A stock photo of a main entrance of a modern hospital building with signs.

A UCR study showed hospitals can save on their bottom lines by budgeting at the business process level, rather than on a department or organizational level. iSTOCK

RIVERSIDE, Calif. (www.ucr.edu) — A team of researchers, including one from the University of California, Riverside, has identified a new, more efficient way for hospitals to design their operating budgets that could help offset the rising costs of U.S. healthcare.

The research, accepted for publication in the Journal of Information Systems, shows hospitals can save on their bottom lines by budgeting at the transaction cycle level, rather than on a department or organizational level.

Barry Mishra, a professor of accounting in UCR’s School of Business, led the study with researchers from the University of Akron in Akron, Ohio and George Mason University in Fairfax, Va. The research explored data from 99 hospitals in Washington State, each of which supplied 12 consecutive years of budget data. It is the first-of-its-kind study to combine the transaction cycle approach, a fundamental concept in accounting information systems (AIS), and budgeting, an important notion in management accounting, to analyze real-world healthcare data.

Currently, U.S. hospitals mostly budget at the department level, using a variance-based budget approach in which operating budget variances are used to guide future budgets. A concern with this type of budgeting, Mishra says, is that it is affected by a phenomenon called “asymmetric ratcheting,” in which overspending results in increased budgets, yet underspending does not lead to proportional decreases.

“There are several reasons why underspending doesn’t typically result in a decrease in a department’s future budget, primarily because department heads are possessive about their resources, and so politics and a manager’s influence within the organization play into the budget process,” Mishra said.

To tackle the problem, Mishra and his colleagues turned away from department-level budgets, instead analyzing operating budgets through the lens of five transaction cycles that are closely tied to business processes. The cycles are: production, expenditure, financial, revenue and human resources. In the study, each cycle was mapped to an aspect of healthcare: production to patient care; expenditure to IT, purchasing, and transportation; financial to fiscal services; revenue to patient accounts, admitting, and medical records; and human resources to hospital administration, personnel, and employee benefits.

“By studying operating budgets as they relate to transaction cycles we could remove the problems associated with budgeting at the department level, such as budget padding and slack,” Mishra said.
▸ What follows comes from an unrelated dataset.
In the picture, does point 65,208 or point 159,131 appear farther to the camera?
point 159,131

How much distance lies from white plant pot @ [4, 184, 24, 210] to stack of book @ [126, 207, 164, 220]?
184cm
The researchers posit that creating budgets for the five business cycles is more efficient than doing department-based budgeting, and reduces the likelihood of dysfunctional budgeting. The study finds that patient care, which maps to the production cycle, has the most asymmetric ratcheting of the five business cycles.

“This is an area that hospitals could explore to save money and avoid increasing the costs for their services. However, budget reductions in this area must be done without compromising regulatory compliance or quality of patient care,” Mishra said.

In addition to Mishra, contributors to this research included Akhilesh Chandra, professor of accounting at the University of Akron, and Nirup Menon, associate professor of information systems and operations management at George Mason University. A copy of the paper is available to journalists on request.